Wenn in Los Angeles der rote Teppich zur Grammy-Verleihung ausgerollt wird, fiebern Millionen mit. Auch Hip-Hop bahnt sich langsam den Weg zur prestigeträchtigsten Auszeichnung der Musikbranche. Und doch zeigt sich auch dieses Jahr: Mainstream setzt sich durch.
Ganz abgeräumt hat er am Ende dann doch nicht. Elf seiner Grammy-Nominierungen auf einen Schlag zu gewinnen, das wäre auch irgendwie undenkbar gewesen. Und trotzdem war Kendrick Lamar der heimliche Champion des Abends. Denn in der sekundengenau durchgetakteten, lang einstudierten und für die Musikbranche beispiellos wichtigen Grammy-Verleihung in Los Angeles lieferte der Rapper einen politisch aufgeladenen, hitzigen Auftritt, der das Publikum aufrütteln musste.
Liebesbekundung von Adele
Der an die schwarze Bürgerrechtsbewegung erinnernde, packende Auftritt, der in einem Gefängnis begann und sich beim Wechsel zu "Alright" vor einem großen Lagerfeuer abspielte, bleibt hängen. "Ich liebe Dich Kendrick, Du bist unglaublich!", schrie
Adele dem Rapper zu, als sie für ihren tontechnisch verpatzten, aber kristallklar vorgetragenen Hit "All I Ask" im Scheinwerferlicht stehenden Applaus bekam. "Kendrick Lamar sollte nächstes Jahr einfach die ganze Show machen", kommentierte die "New York Times".
Mainstream siegt
Doch was Lamar an Energie ins Staples Center gebracht hatte, wurde dem für elf Grammys nominierten Künstler bei der Preisverleihung entzogen. Zwar räumte er fünf Trophäen ab, unter anderem für das beste Rap-Album, doch für die Königskategorien zur besten Aufnahme, dem besten Album oder dem besten Song reicht es nicht. Es wurde, trotz einiger anders gearteter Hoffnungen im Voraus, wieder nicht das Grammy-Jahr des Rap, sondern des Mainstream.

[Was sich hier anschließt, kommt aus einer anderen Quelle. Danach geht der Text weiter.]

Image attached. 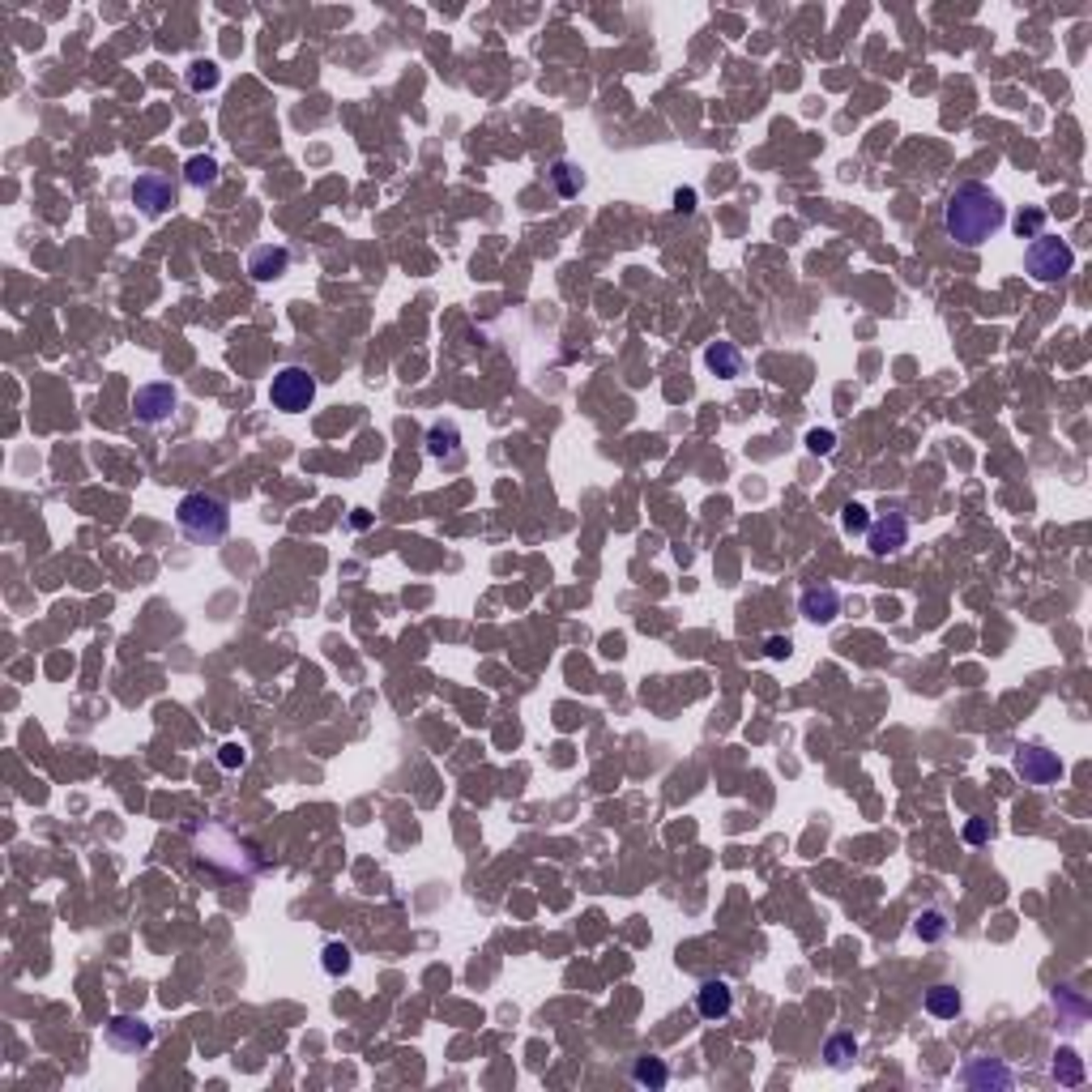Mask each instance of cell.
Returning <instances> with one entry per match:
<instances>
[{
  "label": "cell",
  "instance_id": "6da1fadb",
  "mask_svg": "<svg viewBox=\"0 0 1092 1092\" xmlns=\"http://www.w3.org/2000/svg\"><path fill=\"white\" fill-rule=\"evenodd\" d=\"M1003 223H1007V205H1003V197L994 193L990 184L981 180L956 184V193L943 205V226L964 248H977V243L994 239L1003 231Z\"/></svg>",
  "mask_w": 1092,
  "mask_h": 1092
},
{
  "label": "cell",
  "instance_id": "7a4b0ae2",
  "mask_svg": "<svg viewBox=\"0 0 1092 1092\" xmlns=\"http://www.w3.org/2000/svg\"><path fill=\"white\" fill-rule=\"evenodd\" d=\"M175 526H180L184 538H193L201 546L223 542L226 529H231V508H226V499L210 496V491H193L175 508Z\"/></svg>",
  "mask_w": 1092,
  "mask_h": 1092
},
{
  "label": "cell",
  "instance_id": "3957f363",
  "mask_svg": "<svg viewBox=\"0 0 1092 1092\" xmlns=\"http://www.w3.org/2000/svg\"><path fill=\"white\" fill-rule=\"evenodd\" d=\"M1024 269H1029L1032 282L1042 286L1062 282L1075 269V248L1067 239H1058V235H1037L1029 243V253H1024Z\"/></svg>",
  "mask_w": 1092,
  "mask_h": 1092
},
{
  "label": "cell",
  "instance_id": "277c9868",
  "mask_svg": "<svg viewBox=\"0 0 1092 1092\" xmlns=\"http://www.w3.org/2000/svg\"><path fill=\"white\" fill-rule=\"evenodd\" d=\"M316 397V375L307 372V367H282V372L273 375L269 385V402L278 405V410H286V415H299V410H307Z\"/></svg>",
  "mask_w": 1092,
  "mask_h": 1092
},
{
  "label": "cell",
  "instance_id": "5b68a950",
  "mask_svg": "<svg viewBox=\"0 0 1092 1092\" xmlns=\"http://www.w3.org/2000/svg\"><path fill=\"white\" fill-rule=\"evenodd\" d=\"M1012 769L1024 785H1054L1062 777V759L1058 751L1042 747V743H1020L1012 756Z\"/></svg>",
  "mask_w": 1092,
  "mask_h": 1092
},
{
  "label": "cell",
  "instance_id": "8992f818",
  "mask_svg": "<svg viewBox=\"0 0 1092 1092\" xmlns=\"http://www.w3.org/2000/svg\"><path fill=\"white\" fill-rule=\"evenodd\" d=\"M909 542V516L900 512V508H888L883 516H875L867 526V546H870V555H896L900 546Z\"/></svg>",
  "mask_w": 1092,
  "mask_h": 1092
},
{
  "label": "cell",
  "instance_id": "52a82bcc",
  "mask_svg": "<svg viewBox=\"0 0 1092 1092\" xmlns=\"http://www.w3.org/2000/svg\"><path fill=\"white\" fill-rule=\"evenodd\" d=\"M175 405H180V397H175L171 385H142L132 393V415L145 427H162L175 415Z\"/></svg>",
  "mask_w": 1092,
  "mask_h": 1092
},
{
  "label": "cell",
  "instance_id": "ba28073f",
  "mask_svg": "<svg viewBox=\"0 0 1092 1092\" xmlns=\"http://www.w3.org/2000/svg\"><path fill=\"white\" fill-rule=\"evenodd\" d=\"M129 193H132V205H137L142 213H150V218H158L162 210H171L175 205V184L167 180V175H158V171L137 175Z\"/></svg>",
  "mask_w": 1092,
  "mask_h": 1092
},
{
  "label": "cell",
  "instance_id": "9c48e42d",
  "mask_svg": "<svg viewBox=\"0 0 1092 1092\" xmlns=\"http://www.w3.org/2000/svg\"><path fill=\"white\" fill-rule=\"evenodd\" d=\"M696 1012L704 1016V1020H726L730 1012H734V986H730L726 977H708V981H700V990H696Z\"/></svg>",
  "mask_w": 1092,
  "mask_h": 1092
},
{
  "label": "cell",
  "instance_id": "30bf717a",
  "mask_svg": "<svg viewBox=\"0 0 1092 1092\" xmlns=\"http://www.w3.org/2000/svg\"><path fill=\"white\" fill-rule=\"evenodd\" d=\"M107 1042L120 1054H137L154 1042V1029L145 1020H137V1016H116V1020L107 1024Z\"/></svg>",
  "mask_w": 1092,
  "mask_h": 1092
},
{
  "label": "cell",
  "instance_id": "8fae6325",
  "mask_svg": "<svg viewBox=\"0 0 1092 1092\" xmlns=\"http://www.w3.org/2000/svg\"><path fill=\"white\" fill-rule=\"evenodd\" d=\"M799 615L811 623H832L840 615V589L837 585H811L799 597Z\"/></svg>",
  "mask_w": 1092,
  "mask_h": 1092
},
{
  "label": "cell",
  "instance_id": "7c38bea8",
  "mask_svg": "<svg viewBox=\"0 0 1092 1092\" xmlns=\"http://www.w3.org/2000/svg\"><path fill=\"white\" fill-rule=\"evenodd\" d=\"M961 1080L969 1084V1088H999V1092H1007L1016 1084V1075H1012V1067H1003L999 1058H973L969 1067L961 1072Z\"/></svg>",
  "mask_w": 1092,
  "mask_h": 1092
},
{
  "label": "cell",
  "instance_id": "4fadbf2b",
  "mask_svg": "<svg viewBox=\"0 0 1092 1092\" xmlns=\"http://www.w3.org/2000/svg\"><path fill=\"white\" fill-rule=\"evenodd\" d=\"M286 269H291V253H286L282 243H261V248L248 256V273H253L256 282H273V278H282Z\"/></svg>",
  "mask_w": 1092,
  "mask_h": 1092
},
{
  "label": "cell",
  "instance_id": "5bb4252c",
  "mask_svg": "<svg viewBox=\"0 0 1092 1092\" xmlns=\"http://www.w3.org/2000/svg\"><path fill=\"white\" fill-rule=\"evenodd\" d=\"M427 457L431 461H461V431L457 423H431L427 427Z\"/></svg>",
  "mask_w": 1092,
  "mask_h": 1092
},
{
  "label": "cell",
  "instance_id": "9a60e30c",
  "mask_svg": "<svg viewBox=\"0 0 1092 1092\" xmlns=\"http://www.w3.org/2000/svg\"><path fill=\"white\" fill-rule=\"evenodd\" d=\"M704 363L713 375H721V380H739L743 375V350L734 342H713L704 350Z\"/></svg>",
  "mask_w": 1092,
  "mask_h": 1092
},
{
  "label": "cell",
  "instance_id": "2e32d148",
  "mask_svg": "<svg viewBox=\"0 0 1092 1092\" xmlns=\"http://www.w3.org/2000/svg\"><path fill=\"white\" fill-rule=\"evenodd\" d=\"M961 1007H964V999L956 986H931V990H926V1012H931L935 1020H956Z\"/></svg>",
  "mask_w": 1092,
  "mask_h": 1092
},
{
  "label": "cell",
  "instance_id": "e0dca14e",
  "mask_svg": "<svg viewBox=\"0 0 1092 1092\" xmlns=\"http://www.w3.org/2000/svg\"><path fill=\"white\" fill-rule=\"evenodd\" d=\"M632 1080H636L640 1088H666V1084H670V1067L658 1058V1054H640V1058L632 1062Z\"/></svg>",
  "mask_w": 1092,
  "mask_h": 1092
},
{
  "label": "cell",
  "instance_id": "ac0fdd59",
  "mask_svg": "<svg viewBox=\"0 0 1092 1092\" xmlns=\"http://www.w3.org/2000/svg\"><path fill=\"white\" fill-rule=\"evenodd\" d=\"M551 184H555L559 197H580V188H585V171H580L572 158H559L555 167H551Z\"/></svg>",
  "mask_w": 1092,
  "mask_h": 1092
},
{
  "label": "cell",
  "instance_id": "d6986e66",
  "mask_svg": "<svg viewBox=\"0 0 1092 1092\" xmlns=\"http://www.w3.org/2000/svg\"><path fill=\"white\" fill-rule=\"evenodd\" d=\"M1050 1072H1054V1080H1058L1062 1088H1080L1084 1084V1058L1075 1050H1058L1054 1054V1062H1050Z\"/></svg>",
  "mask_w": 1092,
  "mask_h": 1092
},
{
  "label": "cell",
  "instance_id": "ffe728a7",
  "mask_svg": "<svg viewBox=\"0 0 1092 1092\" xmlns=\"http://www.w3.org/2000/svg\"><path fill=\"white\" fill-rule=\"evenodd\" d=\"M948 931H951V926H948V913H943V909H926V913H918V918H913V935H918L921 943H943V939H948Z\"/></svg>",
  "mask_w": 1092,
  "mask_h": 1092
},
{
  "label": "cell",
  "instance_id": "44dd1931",
  "mask_svg": "<svg viewBox=\"0 0 1092 1092\" xmlns=\"http://www.w3.org/2000/svg\"><path fill=\"white\" fill-rule=\"evenodd\" d=\"M824 1058H828L832 1072H845L853 1058H858V1042H853L850 1032H837V1037H828V1045H824Z\"/></svg>",
  "mask_w": 1092,
  "mask_h": 1092
},
{
  "label": "cell",
  "instance_id": "7402d4cb",
  "mask_svg": "<svg viewBox=\"0 0 1092 1092\" xmlns=\"http://www.w3.org/2000/svg\"><path fill=\"white\" fill-rule=\"evenodd\" d=\"M184 180H188V188H213L218 184V162L205 158V154H193L184 162Z\"/></svg>",
  "mask_w": 1092,
  "mask_h": 1092
},
{
  "label": "cell",
  "instance_id": "603a6c76",
  "mask_svg": "<svg viewBox=\"0 0 1092 1092\" xmlns=\"http://www.w3.org/2000/svg\"><path fill=\"white\" fill-rule=\"evenodd\" d=\"M321 964L329 977H346V973H350V948H346V943H324Z\"/></svg>",
  "mask_w": 1092,
  "mask_h": 1092
},
{
  "label": "cell",
  "instance_id": "cb8c5ba5",
  "mask_svg": "<svg viewBox=\"0 0 1092 1092\" xmlns=\"http://www.w3.org/2000/svg\"><path fill=\"white\" fill-rule=\"evenodd\" d=\"M218 81H223V73H218V64H213V61H197L193 69H188V90H197V94L213 90Z\"/></svg>",
  "mask_w": 1092,
  "mask_h": 1092
},
{
  "label": "cell",
  "instance_id": "d4e9b609",
  "mask_svg": "<svg viewBox=\"0 0 1092 1092\" xmlns=\"http://www.w3.org/2000/svg\"><path fill=\"white\" fill-rule=\"evenodd\" d=\"M1042 223H1045L1042 210H1024L1020 218H1016V231H1020V239H1024V235H1032V239H1037V235H1042Z\"/></svg>",
  "mask_w": 1092,
  "mask_h": 1092
},
{
  "label": "cell",
  "instance_id": "484cf974",
  "mask_svg": "<svg viewBox=\"0 0 1092 1092\" xmlns=\"http://www.w3.org/2000/svg\"><path fill=\"white\" fill-rule=\"evenodd\" d=\"M840 526L850 529V534H853V529H867L870 526V521H867V508H862V504H845V512H840Z\"/></svg>",
  "mask_w": 1092,
  "mask_h": 1092
},
{
  "label": "cell",
  "instance_id": "4316f807",
  "mask_svg": "<svg viewBox=\"0 0 1092 1092\" xmlns=\"http://www.w3.org/2000/svg\"><path fill=\"white\" fill-rule=\"evenodd\" d=\"M243 759H248V756H243V747H239V743H226V747H223V751H218V764H223V769H226V772L243 769Z\"/></svg>",
  "mask_w": 1092,
  "mask_h": 1092
},
{
  "label": "cell",
  "instance_id": "83f0119b",
  "mask_svg": "<svg viewBox=\"0 0 1092 1092\" xmlns=\"http://www.w3.org/2000/svg\"><path fill=\"white\" fill-rule=\"evenodd\" d=\"M764 653H769L772 662H781V658H789V653H794V640H789V636H769Z\"/></svg>",
  "mask_w": 1092,
  "mask_h": 1092
},
{
  "label": "cell",
  "instance_id": "f1b7e54d",
  "mask_svg": "<svg viewBox=\"0 0 1092 1092\" xmlns=\"http://www.w3.org/2000/svg\"><path fill=\"white\" fill-rule=\"evenodd\" d=\"M807 448H811V453H832V448H837V435H832V431H811L807 435Z\"/></svg>",
  "mask_w": 1092,
  "mask_h": 1092
},
{
  "label": "cell",
  "instance_id": "f546056e",
  "mask_svg": "<svg viewBox=\"0 0 1092 1092\" xmlns=\"http://www.w3.org/2000/svg\"><path fill=\"white\" fill-rule=\"evenodd\" d=\"M986 837H990V828H986V819H973L969 828H964V840H969V845H981V840H986Z\"/></svg>",
  "mask_w": 1092,
  "mask_h": 1092
},
{
  "label": "cell",
  "instance_id": "4dcf8cb0",
  "mask_svg": "<svg viewBox=\"0 0 1092 1092\" xmlns=\"http://www.w3.org/2000/svg\"><path fill=\"white\" fill-rule=\"evenodd\" d=\"M675 210L678 213H691V210H696V188H678V193H675Z\"/></svg>",
  "mask_w": 1092,
  "mask_h": 1092
}]
</instances>
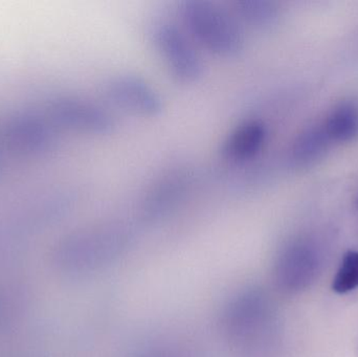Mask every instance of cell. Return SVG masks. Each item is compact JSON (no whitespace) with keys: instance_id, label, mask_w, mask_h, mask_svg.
<instances>
[{"instance_id":"14","label":"cell","mask_w":358,"mask_h":357,"mask_svg":"<svg viewBox=\"0 0 358 357\" xmlns=\"http://www.w3.org/2000/svg\"><path fill=\"white\" fill-rule=\"evenodd\" d=\"M357 356L358 357V345H357Z\"/></svg>"},{"instance_id":"5","label":"cell","mask_w":358,"mask_h":357,"mask_svg":"<svg viewBox=\"0 0 358 357\" xmlns=\"http://www.w3.org/2000/svg\"><path fill=\"white\" fill-rule=\"evenodd\" d=\"M48 109V117L60 129L105 138L111 136L117 127V117L108 104L85 96H57Z\"/></svg>"},{"instance_id":"7","label":"cell","mask_w":358,"mask_h":357,"mask_svg":"<svg viewBox=\"0 0 358 357\" xmlns=\"http://www.w3.org/2000/svg\"><path fill=\"white\" fill-rule=\"evenodd\" d=\"M107 104L142 117H157L165 111L166 101L155 84L138 73L121 71L105 81Z\"/></svg>"},{"instance_id":"9","label":"cell","mask_w":358,"mask_h":357,"mask_svg":"<svg viewBox=\"0 0 358 357\" xmlns=\"http://www.w3.org/2000/svg\"><path fill=\"white\" fill-rule=\"evenodd\" d=\"M231 10L245 31H269L280 18L279 8L269 0H235Z\"/></svg>"},{"instance_id":"1","label":"cell","mask_w":358,"mask_h":357,"mask_svg":"<svg viewBox=\"0 0 358 357\" xmlns=\"http://www.w3.org/2000/svg\"><path fill=\"white\" fill-rule=\"evenodd\" d=\"M136 240L132 222L113 219L87 226L59 245L58 268L71 276H85L109 268L128 253Z\"/></svg>"},{"instance_id":"8","label":"cell","mask_w":358,"mask_h":357,"mask_svg":"<svg viewBox=\"0 0 358 357\" xmlns=\"http://www.w3.org/2000/svg\"><path fill=\"white\" fill-rule=\"evenodd\" d=\"M268 138V127L259 117H246L229 130L221 142V159L239 168L260 159Z\"/></svg>"},{"instance_id":"6","label":"cell","mask_w":358,"mask_h":357,"mask_svg":"<svg viewBox=\"0 0 358 357\" xmlns=\"http://www.w3.org/2000/svg\"><path fill=\"white\" fill-rule=\"evenodd\" d=\"M193 178V172L187 166H173L165 170L153 180L141 198L140 221L157 224L172 215L187 199Z\"/></svg>"},{"instance_id":"10","label":"cell","mask_w":358,"mask_h":357,"mask_svg":"<svg viewBox=\"0 0 358 357\" xmlns=\"http://www.w3.org/2000/svg\"><path fill=\"white\" fill-rule=\"evenodd\" d=\"M324 130L329 140L350 143L358 138V104L344 101L336 105L326 119Z\"/></svg>"},{"instance_id":"12","label":"cell","mask_w":358,"mask_h":357,"mask_svg":"<svg viewBox=\"0 0 358 357\" xmlns=\"http://www.w3.org/2000/svg\"><path fill=\"white\" fill-rule=\"evenodd\" d=\"M358 287V252L348 251L343 257L340 268L332 281V291L345 295Z\"/></svg>"},{"instance_id":"3","label":"cell","mask_w":358,"mask_h":357,"mask_svg":"<svg viewBox=\"0 0 358 357\" xmlns=\"http://www.w3.org/2000/svg\"><path fill=\"white\" fill-rule=\"evenodd\" d=\"M271 305L262 289L246 286L229 298L219 316L223 339L240 357H258L271 325Z\"/></svg>"},{"instance_id":"2","label":"cell","mask_w":358,"mask_h":357,"mask_svg":"<svg viewBox=\"0 0 358 357\" xmlns=\"http://www.w3.org/2000/svg\"><path fill=\"white\" fill-rule=\"evenodd\" d=\"M178 21L200 50L231 60L243 54L246 31L231 8L213 0H182Z\"/></svg>"},{"instance_id":"13","label":"cell","mask_w":358,"mask_h":357,"mask_svg":"<svg viewBox=\"0 0 358 357\" xmlns=\"http://www.w3.org/2000/svg\"><path fill=\"white\" fill-rule=\"evenodd\" d=\"M138 357H199L189 348L174 343L155 344L147 347Z\"/></svg>"},{"instance_id":"11","label":"cell","mask_w":358,"mask_h":357,"mask_svg":"<svg viewBox=\"0 0 358 357\" xmlns=\"http://www.w3.org/2000/svg\"><path fill=\"white\" fill-rule=\"evenodd\" d=\"M329 140L326 136L325 130H305L294 142L290 153V159L296 165H307L319 157L326 147V140Z\"/></svg>"},{"instance_id":"4","label":"cell","mask_w":358,"mask_h":357,"mask_svg":"<svg viewBox=\"0 0 358 357\" xmlns=\"http://www.w3.org/2000/svg\"><path fill=\"white\" fill-rule=\"evenodd\" d=\"M149 40L172 78L183 85H193L203 78L201 50L178 20L157 18L149 24Z\"/></svg>"}]
</instances>
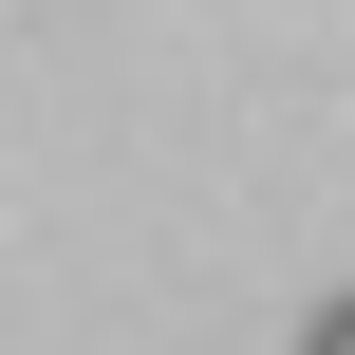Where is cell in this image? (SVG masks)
I'll use <instances>...</instances> for the list:
<instances>
[{"mask_svg":"<svg viewBox=\"0 0 355 355\" xmlns=\"http://www.w3.org/2000/svg\"><path fill=\"white\" fill-rule=\"evenodd\" d=\"M300 355H355V300H318V318H300Z\"/></svg>","mask_w":355,"mask_h":355,"instance_id":"6da1fadb","label":"cell"}]
</instances>
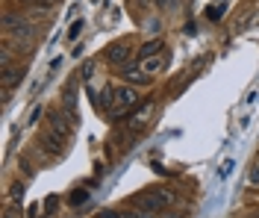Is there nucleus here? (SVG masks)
Segmentation results:
<instances>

Seitenhieb von Taylor Swift in Richtung Kanye West
Was nicht heißen soll, dass
Ed Sheeran für "Thinking Out Loud" den Preis als bester Song oder Mark Ronson mit
Bruno Mars für "Uptown Funk" die Auszeichnung Aufnahme des Jahres nicht verdient hätten. Oder dass Sternchen
Taylor Swift, die für "1989" die Trophäe für das Album des Jahres und das beste Pop-Gesangsalbum sowie mit "Bad Blood" den Preis für das beste Musikvideo absahnte, dem Publikum nichts zu sagen hatte: Ihre Dankesrede über Widersacher, die fremde Erfolge für sich beanspruchen wollten, war klarer Hieb gegen Rapper
Kanye West. Der hatte vergangene Woche nicht weniger getan, als sich in seinem neuen Album "The Life of Pablo" zum Ziehvater von Swift aufzuspielen.